====== Extract to read ======

Computed cloud tomography (CCT) is a promising new approach in remote sensing of large vertically-developed clouds using space-based imaging sensors with pixel scales in the 100s of meters. Prime examples are the Multi-angle Imaging Spectro-Radiometer (MISR) and the MODerate-resolution Imaging Spectrometer (MODIS), both on NASA’s flagship Terra satellite. Current operational cloud property retrievals in the solar spectrum, which are grounded in 1D radiative transfer (RT) predictions for reflected radiation emanating from a single pixel and view angle at just two wavelengths. In sharp contrast, CCT embraces the 3D nature of real clouds and exploits collocated multi-spectral/multi-angle/multi-pixel data to recover volumetric information. However, CCT has been demonstrated so far only for rather small clouds using airborne sensors with ~20 m pixels.
A first step in the right direction was recently taken by Forster et al. (2021) who defined the “veiled core” (VC) of large opaque clouds as the optically deep region where detailed 3D structure of the cloud has little impact on the multi-angle/multi-spectral images as long as the mean VC extinction coefficient and any significant cloud-scale gradient are preserved. Quantitatively, the difference between radiance fields escaping the clouds is commensurate with sensor noise when said clouds differ only in the small-scale distribution of extinction inside their VCs.

====== Entries ======

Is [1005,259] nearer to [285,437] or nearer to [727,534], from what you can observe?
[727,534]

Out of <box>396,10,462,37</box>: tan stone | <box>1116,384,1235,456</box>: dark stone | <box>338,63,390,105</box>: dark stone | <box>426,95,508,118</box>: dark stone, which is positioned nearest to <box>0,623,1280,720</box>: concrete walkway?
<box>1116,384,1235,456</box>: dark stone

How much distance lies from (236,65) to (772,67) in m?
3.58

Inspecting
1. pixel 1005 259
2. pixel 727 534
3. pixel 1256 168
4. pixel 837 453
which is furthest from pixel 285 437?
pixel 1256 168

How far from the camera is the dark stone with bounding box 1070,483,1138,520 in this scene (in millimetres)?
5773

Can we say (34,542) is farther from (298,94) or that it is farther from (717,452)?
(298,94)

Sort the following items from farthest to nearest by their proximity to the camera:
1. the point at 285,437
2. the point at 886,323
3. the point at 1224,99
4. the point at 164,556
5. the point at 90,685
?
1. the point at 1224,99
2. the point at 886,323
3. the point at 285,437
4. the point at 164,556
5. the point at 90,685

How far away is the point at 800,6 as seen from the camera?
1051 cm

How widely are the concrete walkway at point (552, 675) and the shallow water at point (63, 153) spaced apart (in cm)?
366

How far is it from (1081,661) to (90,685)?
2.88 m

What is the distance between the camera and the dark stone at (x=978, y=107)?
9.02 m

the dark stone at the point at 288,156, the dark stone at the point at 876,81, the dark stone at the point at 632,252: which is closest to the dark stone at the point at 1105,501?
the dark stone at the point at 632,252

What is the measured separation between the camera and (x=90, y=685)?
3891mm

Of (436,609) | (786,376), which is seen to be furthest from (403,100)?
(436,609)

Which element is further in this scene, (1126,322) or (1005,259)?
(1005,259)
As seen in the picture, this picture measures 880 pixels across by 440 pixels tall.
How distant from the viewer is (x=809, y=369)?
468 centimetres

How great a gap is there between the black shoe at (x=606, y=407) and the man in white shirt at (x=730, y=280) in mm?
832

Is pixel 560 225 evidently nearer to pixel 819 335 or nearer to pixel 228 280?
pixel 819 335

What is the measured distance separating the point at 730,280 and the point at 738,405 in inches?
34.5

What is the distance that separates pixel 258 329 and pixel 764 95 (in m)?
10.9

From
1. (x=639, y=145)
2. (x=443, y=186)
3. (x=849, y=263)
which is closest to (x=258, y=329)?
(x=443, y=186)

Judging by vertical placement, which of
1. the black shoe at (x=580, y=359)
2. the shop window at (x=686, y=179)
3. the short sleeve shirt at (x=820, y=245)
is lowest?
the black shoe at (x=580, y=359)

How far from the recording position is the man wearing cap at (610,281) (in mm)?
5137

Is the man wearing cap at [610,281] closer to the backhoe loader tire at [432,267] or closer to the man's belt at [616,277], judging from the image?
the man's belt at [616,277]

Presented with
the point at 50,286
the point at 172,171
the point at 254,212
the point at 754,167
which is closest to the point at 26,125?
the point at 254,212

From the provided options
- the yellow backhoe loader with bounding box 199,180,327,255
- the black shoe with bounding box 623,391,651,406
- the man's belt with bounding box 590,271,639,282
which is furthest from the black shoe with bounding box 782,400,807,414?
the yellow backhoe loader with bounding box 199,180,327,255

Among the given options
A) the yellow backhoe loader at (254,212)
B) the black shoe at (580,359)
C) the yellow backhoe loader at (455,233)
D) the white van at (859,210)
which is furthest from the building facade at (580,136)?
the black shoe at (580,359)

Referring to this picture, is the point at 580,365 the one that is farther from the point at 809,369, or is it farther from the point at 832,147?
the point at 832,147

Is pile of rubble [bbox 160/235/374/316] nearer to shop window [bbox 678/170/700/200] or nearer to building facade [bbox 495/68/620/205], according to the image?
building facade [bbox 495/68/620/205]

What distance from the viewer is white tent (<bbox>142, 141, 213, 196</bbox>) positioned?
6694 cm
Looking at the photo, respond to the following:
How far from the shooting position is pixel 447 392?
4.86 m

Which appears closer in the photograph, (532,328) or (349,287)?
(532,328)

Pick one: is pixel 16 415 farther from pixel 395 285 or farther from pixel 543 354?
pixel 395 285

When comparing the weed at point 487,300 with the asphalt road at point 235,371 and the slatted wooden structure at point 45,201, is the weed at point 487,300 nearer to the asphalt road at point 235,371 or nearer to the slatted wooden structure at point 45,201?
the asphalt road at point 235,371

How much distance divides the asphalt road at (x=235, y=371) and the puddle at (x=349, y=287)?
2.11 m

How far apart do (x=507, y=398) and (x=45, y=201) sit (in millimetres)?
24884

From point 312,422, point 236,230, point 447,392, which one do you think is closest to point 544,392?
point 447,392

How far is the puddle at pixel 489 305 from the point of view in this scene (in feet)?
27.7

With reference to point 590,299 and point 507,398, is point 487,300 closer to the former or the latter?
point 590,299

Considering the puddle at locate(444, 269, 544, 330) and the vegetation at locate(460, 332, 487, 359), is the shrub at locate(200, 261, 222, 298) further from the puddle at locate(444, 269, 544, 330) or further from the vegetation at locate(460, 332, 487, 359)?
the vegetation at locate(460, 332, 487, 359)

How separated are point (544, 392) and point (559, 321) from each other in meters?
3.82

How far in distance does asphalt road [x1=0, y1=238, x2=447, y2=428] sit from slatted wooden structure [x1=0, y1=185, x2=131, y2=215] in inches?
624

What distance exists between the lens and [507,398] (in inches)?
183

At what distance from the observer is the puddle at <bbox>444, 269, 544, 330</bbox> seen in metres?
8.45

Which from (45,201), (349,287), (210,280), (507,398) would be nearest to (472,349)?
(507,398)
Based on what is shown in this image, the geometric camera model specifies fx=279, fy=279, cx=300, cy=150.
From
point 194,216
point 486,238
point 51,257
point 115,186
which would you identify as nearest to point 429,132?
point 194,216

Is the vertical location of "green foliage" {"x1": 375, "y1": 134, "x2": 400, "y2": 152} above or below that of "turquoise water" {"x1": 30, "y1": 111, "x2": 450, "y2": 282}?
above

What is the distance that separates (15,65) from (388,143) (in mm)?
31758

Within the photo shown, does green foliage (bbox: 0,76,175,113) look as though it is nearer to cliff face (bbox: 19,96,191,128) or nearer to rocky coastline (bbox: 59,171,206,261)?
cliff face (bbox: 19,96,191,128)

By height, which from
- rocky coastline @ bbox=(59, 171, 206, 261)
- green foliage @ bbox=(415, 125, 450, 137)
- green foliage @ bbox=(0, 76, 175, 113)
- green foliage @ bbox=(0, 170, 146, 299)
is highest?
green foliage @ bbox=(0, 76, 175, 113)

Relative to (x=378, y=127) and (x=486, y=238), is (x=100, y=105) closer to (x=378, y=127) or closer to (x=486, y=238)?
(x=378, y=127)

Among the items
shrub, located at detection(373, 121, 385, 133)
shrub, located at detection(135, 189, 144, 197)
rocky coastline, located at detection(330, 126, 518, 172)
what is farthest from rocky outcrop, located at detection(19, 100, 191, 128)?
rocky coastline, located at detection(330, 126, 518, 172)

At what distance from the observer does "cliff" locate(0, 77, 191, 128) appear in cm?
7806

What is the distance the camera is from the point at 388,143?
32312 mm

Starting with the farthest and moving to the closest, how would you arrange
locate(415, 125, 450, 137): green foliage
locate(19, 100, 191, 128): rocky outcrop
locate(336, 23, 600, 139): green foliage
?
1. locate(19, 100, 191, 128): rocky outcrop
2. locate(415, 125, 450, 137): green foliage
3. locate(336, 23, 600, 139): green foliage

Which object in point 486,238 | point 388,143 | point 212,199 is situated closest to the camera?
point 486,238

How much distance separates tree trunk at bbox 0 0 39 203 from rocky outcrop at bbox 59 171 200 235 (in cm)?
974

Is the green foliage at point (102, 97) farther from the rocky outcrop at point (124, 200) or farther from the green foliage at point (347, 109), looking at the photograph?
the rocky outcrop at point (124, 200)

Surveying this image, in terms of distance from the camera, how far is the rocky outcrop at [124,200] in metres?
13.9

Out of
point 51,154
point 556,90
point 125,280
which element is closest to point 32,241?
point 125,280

======

◆ **List of tasks**
(a) Return everything in the listing from the line containing "Which element is further" down to the line containing "468 centimetres", with both of those lines included and unchanged.
(b) Resume the passage on cloud tomography from the point where it stops.
The cloud tomography passage and the listing are unrelated material.

◆ **Replies**
(a)
Which element is further in this scene, (1126,322) or (1005,259)?
(1005,259)
As seen in the picture, this picture measures 880 pixels across by 440 pixels tall.
How distant from the viewer is (x=809, y=369)?
468 centimetres

(b)
An important corollary for the large and ill-posed CCT inverse problem is that the only unknowns of interest for the whole VC are its mean extinction coefficient and any potential cloud-scale vertical trend in that property. Another ramification for CCT algorithms currently under development for space-based sensor data is that the forward 3D RT model driving the inversion may be vastly simplified in the VC to gain efficiency. We explore here that possibility, assuming radiative diffusion as the simplified RT for the VC. On the way, we describe the relevant RT physics that unfold in the VC and in the outer shell (OS) of the cloud, where detailed spatial structure does matter for image formation. This includes control by the VC of the cloud-scale contrast between the brightness of illuminated and shaded cloud sides, as well as the gradual blurring of spatial structure via directional diffusion with increasing optical distance into the OS.
Transport space is the merger of 3D physical space and 2D direction space. Cloud image formation involves radiative diffusion processes (i.e., random walks) in each of these subspaces, depending on what transport regime prevails. Fortunately for the future of CCT, and of passive cloud remote sensing in general, there is a clear spatial separation: asymptotic limit of radiative diffusion in the VC, standard RT in the OS. A hybrid forward model for CCT will make use of this fact of life in cloud image formation.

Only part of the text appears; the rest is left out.